This was the last viable piece of information we have on the potential development of an F-Zero title. Anything we talk about from this point onward is speculation, but I tried my best to gather as much information I could on what the next generation of F-Zero might look like. There is really one big question worth discussing when considering the future of the franchise: Who would develop it? Here are my thoughts on the most likely candidates:
In 2013, 80% of Criterion’s studio migrated over to Ghost Games, another EA owned developer that is solely in charge of carrying forward the Need for Speed franchise. If Nintendo asked them once, they could definitely ask them again. EA, however, may have different plans for the studio. The publisher has not really shown much interest in taking risks on Nintendo’s platforms, but the Switch could change everything. Need for Speed sales have recently hovered between 2-3 million copies sold, numbers that are nothing to write home about. With lackluster financial results from the studio and Switch sales continuing to impress, EA may consider collaborating with Nintendo in the same vein as what Ubisoft did with Mario & Rabbids Kingdom Battle. Keep a close eye on sales for their newest game, Need for Speed Payback, as well as EA’s future comments on the Switch.
Any F-Zero fan currently holding their breath for a new game in the series has likely looked into Fast Racing NEO or more recently Fast RMX as a temporary replacement. The studio has consistently made third party content for Nintendo consoles and their more recent outings have been heavily inspired by the F-Zero franchise. They are probably the most obvious choice and have been especially secretive when discussing their future development plans.
•••••
▶ **Set of tasks**:
**1)** Do these statements agree with the F-Zero passage: (a) in 2013, 80% of Criterion's studio moved to Ghost Games, (b) recent Need for Speed games have sold between 5 and 6 million copies, (c) the studio behind Fast RMX has been open about its future plans? Answer yes or no for each and quote the words from the passage that settle it.
**2)** Extend the F-Zero passage by picking up after its last sentence.
The lines after this come from a different source than the F-Zero passage.

▶ **Data excerpt**:
•••••
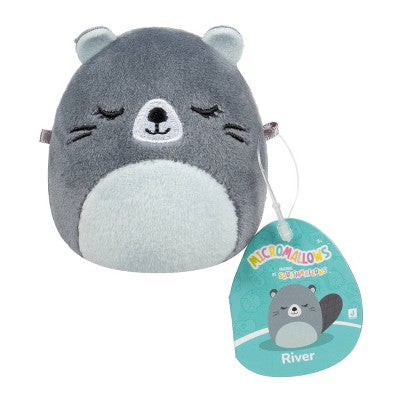 Micromallows 2.5'' Blind Plush with Fashion - S1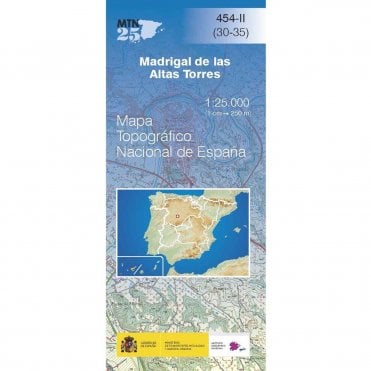 0454-II: Madrigal De Las Altas Torres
•••••
▶ **Expected responses**:
**1)**
(a) Yes: "In 2013, 80% of Criterion’s studio migrated over to Ghost Games"
(b) No: "Need for Speed sales have recently hovered between 2-3 million copies sold"
(c) No: "have been especially secretive when discussing their future development plans"

**2)**
“The problem is I can't talk about it. I'd really like to talk about it, but if I say anything…. let me put it this way: we're very happy to work with Nintendo, we'll keep doing it and our next project will be with them. We're also carrying out new experiments and creating new prototypes, but I can't talk about this either, because they're so deep in their initial stage that there would be no point talking about it now.” - Martin Sauter, 2016
For clarity purposes, that statement was made a year before Fast RMX released for the Switch, but even so, it hints towards a mysterious future. Shin’en has stated that they wouldn't want to make an F-Zero game until they had made one of their own “legendary games” first. So the question becomes, does the studio think that Fast Racing NEO and Fast RMX are legendary enough for Shin’en to move onto something like F-Zero. More importantly, are they legendary enough for Nintendo? Shin’ens history of working alongside Nintendo, their willingness to continue developing for the Switch, and their experience in making F-Zero-like titles make them a studio we should all definitely be thinking about.
There’s always the possibility that Nintendo brings the franchise back into the hands of their internal development studios or even a second-party. Nd Cube was the last second-party to have a chance at making an F-Zero title, but at this point, they might as well be a completely new studio. No other Nintendo second-party has very much experience developing a racing title, except maybe Retro Studios, who got the chance to work on Mario Kart 7 for the 3DS and is confirmed to not be working on the next Metroid Prime game.
Nintendo’s Mario Kart Team
Speaking of which, Mario Kart has consistently shared a back and forth history with the F-Zero franchise from its inception. What if Nintendo looked towards Hideki Konno’s Mario Kart team to work on a new F-Zero franchise for the Switch? Again, this is just my speculation, but if Nintendo was ever planning on internally developing another F-Zero title, the Mario Kart team makes the most sense. Konno actually worked as an advisor on F-Zero X and the Mario Kart 8 DLC is the closest we’ve gotten to an actual Nintendo made F-Zero experience in over a decade. Not to mention the fact that Mario Kart 8 Deluxe has already released for the Switch just a month after the console launched.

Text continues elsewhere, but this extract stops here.